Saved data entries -
================================

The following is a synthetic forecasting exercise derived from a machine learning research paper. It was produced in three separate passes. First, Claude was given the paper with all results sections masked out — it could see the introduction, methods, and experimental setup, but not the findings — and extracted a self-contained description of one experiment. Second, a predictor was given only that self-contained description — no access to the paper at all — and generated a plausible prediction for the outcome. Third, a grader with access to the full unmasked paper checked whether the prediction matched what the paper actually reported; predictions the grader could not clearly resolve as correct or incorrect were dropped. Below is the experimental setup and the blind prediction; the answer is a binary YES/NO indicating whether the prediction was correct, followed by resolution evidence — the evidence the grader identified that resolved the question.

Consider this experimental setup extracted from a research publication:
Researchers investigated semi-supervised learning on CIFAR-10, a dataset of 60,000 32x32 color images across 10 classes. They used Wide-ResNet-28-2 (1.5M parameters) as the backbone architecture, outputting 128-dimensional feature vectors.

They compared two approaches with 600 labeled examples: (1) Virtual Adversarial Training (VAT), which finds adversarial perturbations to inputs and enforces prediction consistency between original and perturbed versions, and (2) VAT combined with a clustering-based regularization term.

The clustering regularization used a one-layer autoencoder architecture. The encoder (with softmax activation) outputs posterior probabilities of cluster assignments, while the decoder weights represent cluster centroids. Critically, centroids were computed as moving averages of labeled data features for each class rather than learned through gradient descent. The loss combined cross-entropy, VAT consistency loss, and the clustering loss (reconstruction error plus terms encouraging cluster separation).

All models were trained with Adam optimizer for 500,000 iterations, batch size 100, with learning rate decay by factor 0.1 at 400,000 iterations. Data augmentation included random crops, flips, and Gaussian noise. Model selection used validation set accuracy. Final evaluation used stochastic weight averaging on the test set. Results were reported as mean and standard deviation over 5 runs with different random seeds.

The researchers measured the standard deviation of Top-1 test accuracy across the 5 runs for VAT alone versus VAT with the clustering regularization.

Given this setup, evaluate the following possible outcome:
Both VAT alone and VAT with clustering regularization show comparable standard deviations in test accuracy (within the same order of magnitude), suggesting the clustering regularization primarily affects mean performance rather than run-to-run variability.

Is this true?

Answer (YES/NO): NO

================================

About this exercise - Output the complete set of records word for word.

Answer box -
The following is a synthetic forecasting exercise derived from a machine learning research paper. It was produced in three separate passes. First, Claude was given the paper with all results sections masked out — it could see the introduction, methods, and experimental setup, but not the findings — and extracted a self-contained description of one experiment. Second, a predictor was given only that self-contained description — no access to the paper at all — and generated a plausible prediction for the outcome. Third, a grader with access to the full unmasked paper checked whether the prediction matched what the paper actually reported; predictions the grader could not clearly resolve as correct or incorrect were dropped. Below is the experimental setup and the blind prediction; the answer is a binary YES/NO indicating whether the prediction was correct, followed by resolution evidence — the evidence the grader identified that resolved the question.

Consider this experimental setup extracted from a research publication:
Researchers investigated semi-supervised learning on CIFAR-10, a dataset of 60,000 32x32 color images across 10 classes. They used Wide-ResNet-28-2 (1.5M parameters) as the backbone architecture, outputting 128-dimensional feature vectors.

They compared two approaches with 600 labeled examples: (1) Virtual Adversarial Training (VAT), which finds adversarial perturbations to inputs and enforces prediction consistency between original and perturbed versions, and (2) VAT combined with a clustering-based regularization term.

The clustering regularization used a one-layer autoencoder architecture. The encoder (with softmax activation) outputs posterior probabilities of cluster assignments, while the decoder weights represent cluster centroids. Critically, centroids were computed as moving averages of labeled data features for each class rather than learned through gradient descent. The loss combined cross-entropy, VAT consistency loss, and the clustering loss (reconstruction error plus terms encouraging cluster separation).

All models were trained with Adam optimizer for 500,000 iterations, batch size 100, with learning rate decay by factor 0.1 at 400,000 iterations. Data augmentation included random crops, flips, and Gaussian noise. Model selection used validation set accuracy. Final evaluation used stochastic weight averaging on the test set. Results were reported as mean and standard deviation over 5 runs with different random seeds.

The researchers measured the standard deviation of Top-1 test accuracy across the 5 runs for VAT alone versus VAT with the clustering regularization.

Given this setup, evaluate the following possible outcome:
Both VAT alone and VAT with clustering regularization show comparable standard deviations in test accuracy (within the same order of magnitude), suggesting the clustering regularization primarily affects mean performance rather than run-to-run variability.

Is this true?

Answer (YES/NO): NO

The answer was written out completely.